I agree with the Court's holding that racial discrimination in higher education admissions will be illegal in 25 years.

This statement takes some rather vague remarks by Justice O'Connor and labels them as what the language shows quite plainly they are not - a 'holding' that any form of affirmativbe action in college admissions will become impermissible in 25 years - and that that date is fixed and unchangable without regard to whether any progress towards racial equality in K - 12 education is made or even attempted in the intervening years. This deadline is in some ways reminiscent of the discussion of the first, second, and third trimesters in Roe v Wade, a discussion which conservatives regularly cite in charging that Roe v Wade was judicial overreach, sloppy reaosning, and legislating from the bench. But at least the trimester distinctions in Roe v Wade have some level of support in medical science; the 25 year rule that Thomas is creating here has no basis at all except for the fact that it is a round number, and that about 25 years have passed since the Bakke decision.

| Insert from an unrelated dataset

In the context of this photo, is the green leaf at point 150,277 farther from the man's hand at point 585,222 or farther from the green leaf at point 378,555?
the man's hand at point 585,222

Justice Thomas, in order to further his own political agenda, has read language contrary to its plain meaning, has ruled gratuitously on a question not at issue, has endorsed a 'ruling' that was never made and, if made, could have no conceivable basis in any possible reading of the Constitution, has ignored the substantial legislative history indicating that numerous Congresses, including the Reconstruction Congress that originally drafted and passed the constitutional provisions under discussion, have supported some form of affirmative action, and has advocated the federal government managing how an entity of state government conducts its affairs. Conservatives used to have all sorts of nasty things to say about judges who did this, and usually less than this, to serve liberal ends, but don't hold your breath waiting for any criticism of judges who do the same to further conservative ends. So far Thomas has only been criticized, and that rather mildly, by Eugene Volokh, the most famously contrarian conservative/libertarian in blogdom.